Making Memorable Marketing Experiences

Updated: June 03, 2010

In One Word Or Less

When it comes to marketing, it really doesn't matter what venue, method, or media you employ; marketing is simply a matter of effective 'communication,' easy to say, not so easy to do.

Your ability to communicate is the key to marketing success, or conversely, your inability to communicate effectively is what is holding you back. So the time has come to grapple with the real problem, and that is how do you communicate your marketing message in the most effective manner to your audience; how do you tell your brand story so people pay attention, and care.

The first thing to understand about marketing communication is that text messaging, Twitter and all other limited, one dimensional solutions, stifle the very thing that's necessary to implement effective marketing communication: the nuance, depth of understanding and emotional value inherent in what you offer - the very thing your audience needs to know about what you sell. The key being 'why they need what you offer' not 'what.'

Communication Is A Complex Process

The second thing to understand about marketing communication is that it involves five critical elements in order to be effective: the Message, the Method, the Messenger, the Audience, and the Venue.

Ask yourself, why are you on the Web at all? If it's because everyone else is on the Web, then you're never going to have the marketing breakthrough you crave; but if it's because you have something to say, a story to tell, a reason for people to say, "I need some of that!" then it's time to get serious about developing the right message, delivered by the right messenger, sent to the right audience, employing the Web venue's best method of multidimensional communication - Video.

This is nothing new. Web Video is now accepted as the most effective communication tool available to Web businesses, so what is the difference between Web Videos that are an utter waste of time, and worse, counter productive, and Web Videos that turn companies into marketing phenoms?

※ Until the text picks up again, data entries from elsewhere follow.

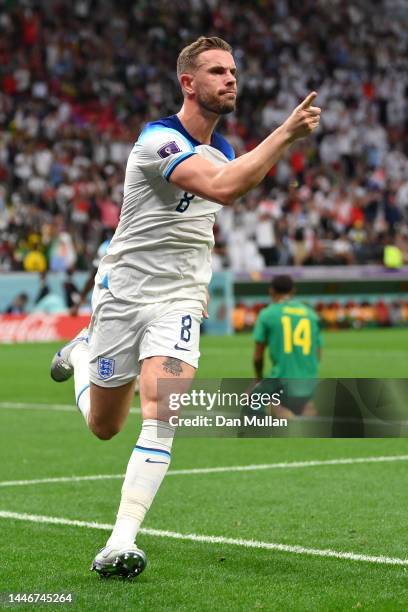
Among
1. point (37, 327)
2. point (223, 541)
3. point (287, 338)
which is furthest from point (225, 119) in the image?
point (223, 541)

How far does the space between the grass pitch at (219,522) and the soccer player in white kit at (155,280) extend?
417mm

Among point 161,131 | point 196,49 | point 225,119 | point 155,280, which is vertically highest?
point 196,49

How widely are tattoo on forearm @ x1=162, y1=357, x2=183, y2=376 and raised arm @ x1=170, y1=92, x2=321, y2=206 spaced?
83 centimetres

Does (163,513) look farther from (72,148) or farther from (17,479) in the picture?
(72,148)

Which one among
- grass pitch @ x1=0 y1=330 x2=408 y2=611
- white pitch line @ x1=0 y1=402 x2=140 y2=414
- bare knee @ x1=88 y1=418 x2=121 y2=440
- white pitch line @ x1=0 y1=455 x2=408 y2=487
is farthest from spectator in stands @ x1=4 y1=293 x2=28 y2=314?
bare knee @ x1=88 y1=418 x2=121 y2=440

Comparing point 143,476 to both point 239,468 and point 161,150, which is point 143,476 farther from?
point 239,468

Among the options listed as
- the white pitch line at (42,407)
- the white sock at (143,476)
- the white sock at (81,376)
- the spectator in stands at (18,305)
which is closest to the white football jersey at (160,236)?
the white sock at (143,476)

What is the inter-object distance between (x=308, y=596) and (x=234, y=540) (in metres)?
1.38

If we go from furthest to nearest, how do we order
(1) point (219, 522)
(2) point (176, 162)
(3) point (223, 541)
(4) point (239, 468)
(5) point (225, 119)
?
(5) point (225, 119), (4) point (239, 468), (1) point (219, 522), (3) point (223, 541), (2) point (176, 162)

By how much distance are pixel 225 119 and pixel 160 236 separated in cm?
2776

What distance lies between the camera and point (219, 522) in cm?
735

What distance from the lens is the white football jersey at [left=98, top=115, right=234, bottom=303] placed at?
242 inches

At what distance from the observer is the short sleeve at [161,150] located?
5.82 metres

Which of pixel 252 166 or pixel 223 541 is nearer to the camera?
pixel 252 166
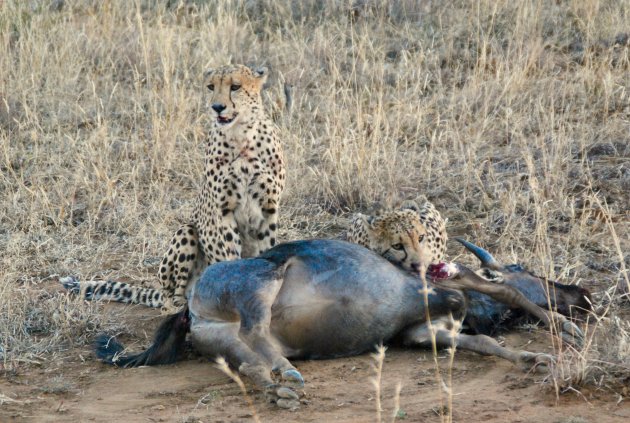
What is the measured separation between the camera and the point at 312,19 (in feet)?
32.4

Unlike one-dimensional forms of communication, Web Video delivers your message by accessing multiple senses using visual and auditory techniques. Just by adding a human being as presenter goes a long way to making an impact.

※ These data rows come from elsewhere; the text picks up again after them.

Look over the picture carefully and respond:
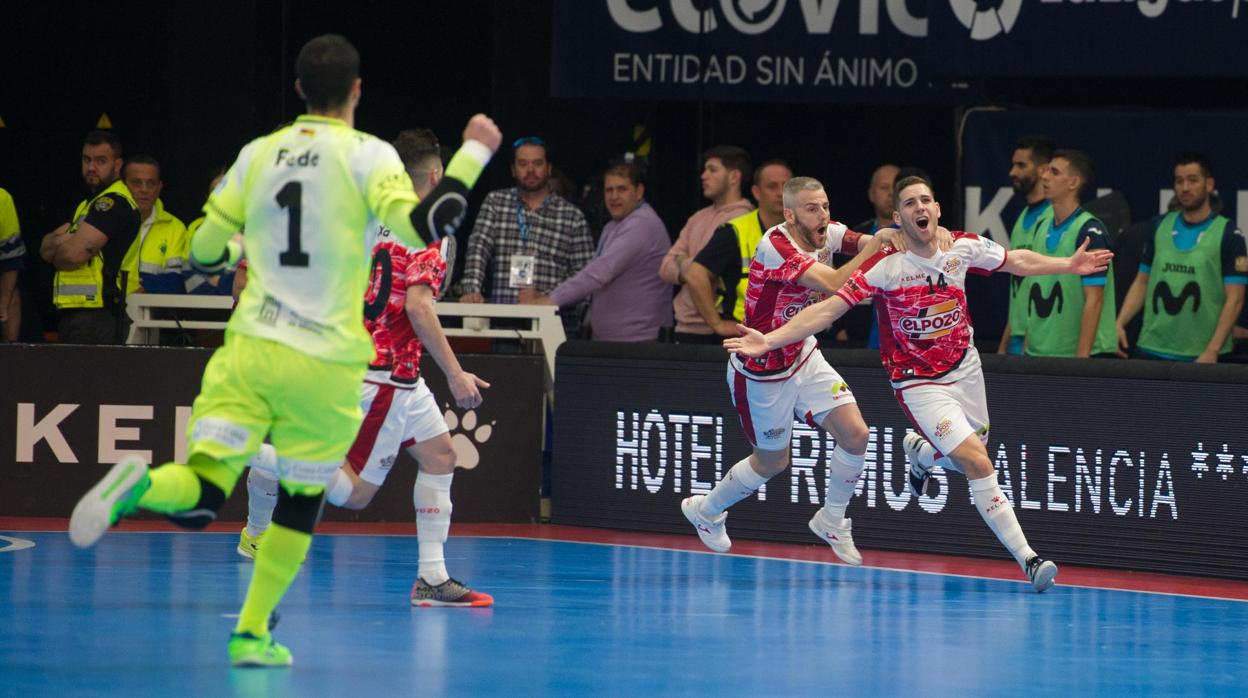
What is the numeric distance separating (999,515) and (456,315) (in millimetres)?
3747

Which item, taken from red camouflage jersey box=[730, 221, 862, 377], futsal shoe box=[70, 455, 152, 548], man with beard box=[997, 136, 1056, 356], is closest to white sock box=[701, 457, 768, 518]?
red camouflage jersey box=[730, 221, 862, 377]

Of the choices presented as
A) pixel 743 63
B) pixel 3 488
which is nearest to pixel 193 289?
pixel 3 488

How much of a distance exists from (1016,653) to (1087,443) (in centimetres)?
304

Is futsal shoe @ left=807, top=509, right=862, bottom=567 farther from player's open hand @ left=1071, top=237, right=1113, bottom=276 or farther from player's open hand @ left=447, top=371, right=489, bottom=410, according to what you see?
player's open hand @ left=447, top=371, right=489, bottom=410

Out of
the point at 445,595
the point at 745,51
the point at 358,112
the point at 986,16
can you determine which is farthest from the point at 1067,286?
the point at 358,112

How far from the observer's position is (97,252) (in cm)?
1145

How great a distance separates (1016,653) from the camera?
24.1 ft

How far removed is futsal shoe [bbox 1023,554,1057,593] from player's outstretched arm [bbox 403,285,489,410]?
110 inches

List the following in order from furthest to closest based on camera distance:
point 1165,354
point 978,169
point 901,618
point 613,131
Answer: point 613,131, point 978,169, point 1165,354, point 901,618

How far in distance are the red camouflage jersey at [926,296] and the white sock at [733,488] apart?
93 centimetres

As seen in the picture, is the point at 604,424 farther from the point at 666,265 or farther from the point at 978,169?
the point at 978,169

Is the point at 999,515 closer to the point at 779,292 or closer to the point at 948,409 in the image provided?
the point at 948,409

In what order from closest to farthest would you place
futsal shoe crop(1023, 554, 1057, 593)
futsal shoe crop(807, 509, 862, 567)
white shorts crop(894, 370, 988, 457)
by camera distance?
futsal shoe crop(1023, 554, 1057, 593), white shorts crop(894, 370, 988, 457), futsal shoe crop(807, 509, 862, 567)

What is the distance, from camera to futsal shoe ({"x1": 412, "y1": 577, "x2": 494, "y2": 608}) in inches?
321
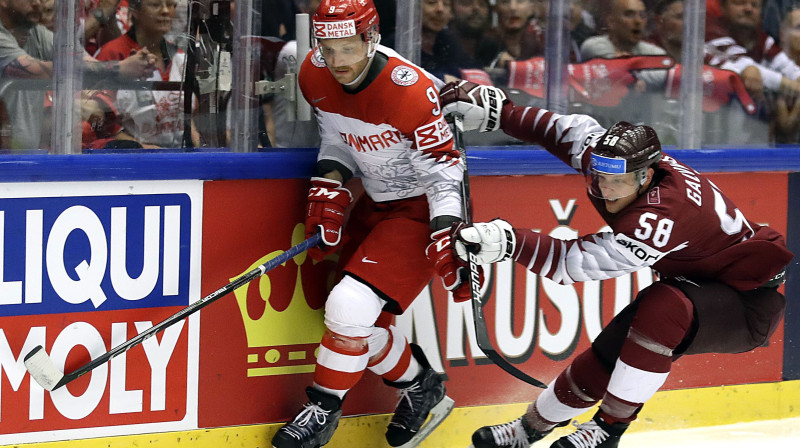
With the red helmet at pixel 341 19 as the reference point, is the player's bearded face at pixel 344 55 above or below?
below

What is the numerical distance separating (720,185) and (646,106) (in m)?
0.38

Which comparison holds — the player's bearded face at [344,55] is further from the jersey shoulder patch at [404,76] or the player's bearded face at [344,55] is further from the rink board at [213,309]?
the rink board at [213,309]

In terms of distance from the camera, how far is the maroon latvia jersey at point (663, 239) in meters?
3.02

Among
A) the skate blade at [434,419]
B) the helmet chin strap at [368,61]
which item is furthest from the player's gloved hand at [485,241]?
the skate blade at [434,419]

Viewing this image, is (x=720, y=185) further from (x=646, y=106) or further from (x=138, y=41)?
(x=138, y=41)

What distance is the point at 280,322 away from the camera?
11.1 feet

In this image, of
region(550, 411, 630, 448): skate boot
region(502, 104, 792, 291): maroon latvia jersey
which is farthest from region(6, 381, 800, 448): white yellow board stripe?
region(502, 104, 792, 291): maroon latvia jersey

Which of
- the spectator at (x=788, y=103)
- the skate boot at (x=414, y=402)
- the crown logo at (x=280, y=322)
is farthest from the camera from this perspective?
the spectator at (x=788, y=103)

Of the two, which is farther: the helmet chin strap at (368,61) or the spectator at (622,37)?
the spectator at (622,37)

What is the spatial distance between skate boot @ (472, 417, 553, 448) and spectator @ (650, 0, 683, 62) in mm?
1388

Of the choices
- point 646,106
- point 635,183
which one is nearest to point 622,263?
point 635,183

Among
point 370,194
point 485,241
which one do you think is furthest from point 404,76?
point 485,241

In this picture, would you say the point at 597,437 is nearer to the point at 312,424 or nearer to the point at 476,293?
the point at 476,293

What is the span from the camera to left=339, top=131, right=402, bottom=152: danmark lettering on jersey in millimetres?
3176
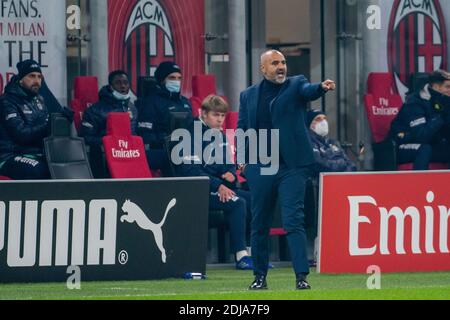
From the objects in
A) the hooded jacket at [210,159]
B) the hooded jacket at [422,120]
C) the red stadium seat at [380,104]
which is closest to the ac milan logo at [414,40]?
the red stadium seat at [380,104]

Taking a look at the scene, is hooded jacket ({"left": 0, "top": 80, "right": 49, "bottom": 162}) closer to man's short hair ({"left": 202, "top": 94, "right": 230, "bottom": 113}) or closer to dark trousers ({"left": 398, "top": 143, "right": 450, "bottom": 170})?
man's short hair ({"left": 202, "top": 94, "right": 230, "bottom": 113})

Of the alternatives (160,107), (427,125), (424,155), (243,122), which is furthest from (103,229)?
(427,125)

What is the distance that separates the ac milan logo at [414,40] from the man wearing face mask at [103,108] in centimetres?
476

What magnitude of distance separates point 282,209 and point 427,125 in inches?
251

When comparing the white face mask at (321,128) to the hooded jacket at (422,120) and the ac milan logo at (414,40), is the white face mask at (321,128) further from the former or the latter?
the ac milan logo at (414,40)

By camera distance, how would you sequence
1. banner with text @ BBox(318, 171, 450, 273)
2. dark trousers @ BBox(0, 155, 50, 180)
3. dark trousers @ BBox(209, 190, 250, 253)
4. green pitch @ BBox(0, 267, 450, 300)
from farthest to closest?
1. dark trousers @ BBox(209, 190, 250, 253)
2. dark trousers @ BBox(0, 155, 50, 180)
3. banner with text @ BBox(318, 171, 450, 273)
4. green pitch @ BBox(0, 267, 450, 300)

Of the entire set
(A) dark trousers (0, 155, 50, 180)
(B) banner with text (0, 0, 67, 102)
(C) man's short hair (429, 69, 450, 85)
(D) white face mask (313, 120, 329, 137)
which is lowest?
(A) dark trousers (0, 155, 50, 180)

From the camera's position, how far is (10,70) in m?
18.6

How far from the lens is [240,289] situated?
14375 millimetres

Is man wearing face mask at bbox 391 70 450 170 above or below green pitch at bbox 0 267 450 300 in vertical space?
above

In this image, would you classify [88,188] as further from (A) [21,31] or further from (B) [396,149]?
(B) [396,149]

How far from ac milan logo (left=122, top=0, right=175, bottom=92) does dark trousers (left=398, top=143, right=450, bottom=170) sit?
2950 millimetres

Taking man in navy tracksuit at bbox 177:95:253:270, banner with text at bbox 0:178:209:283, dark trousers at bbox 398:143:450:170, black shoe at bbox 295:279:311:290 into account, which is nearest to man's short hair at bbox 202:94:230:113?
man in navy tracksuit at bbox 177:95:253:270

Because video communicates by accessing multiple senses on both a subliminal and direct level, it demands knowledge and expertise in concept creation, writing, casting, graphic and motion design, video production and editing, audio, music and sound design, as well as the ability to get it all to work together in an effective presentation delivered on time and for an affordable investment.

But all of this expertise and skill can be wasted if your video campaign lacks an identifiable emotionally relevant conceptual design. One of the hardest marketing concepts for bottom-line oriented business executives to accept is that the value of their offering is found in the emotional satisfaction their product or service provides. Telling people what a company does alone is not marketing, telling them why they need what you do is. Companies that focus on 'the what' turn their products and services into commodities, products that are indistinguishable from the competition, but companies that focus on the emotional value they provide, deliver the answer to the question, why people buy from one company and not from an other.

Effective Marketing Communication is Concept Based

All good marketing is based on an emotionally based concept. This is especially true on the Web, where content and attention span go hand-in-hand. If your Web marketing is not interesting, informative, and entertaining, it will never be memorable; it will never have the lasting impact you need to meet your sales and marketing objectives. Effective marketing communication starts with an emotionally charged concept, one that can be spun-out into a long-term presentation strategy, a concept with legs.

Coming up with an appropriate concept that will work for your product or service takes a bit of creative thinking, but it really isn't as hard as you think. One caveat that often escapes clients, when they come to us with their ideas is that the concept must be executable for the available budget. Anybody can come up with fantastic ideas that are impossible to implement or cost prohibitive. The trick is to develop a concept that can be implemented on time and on budget.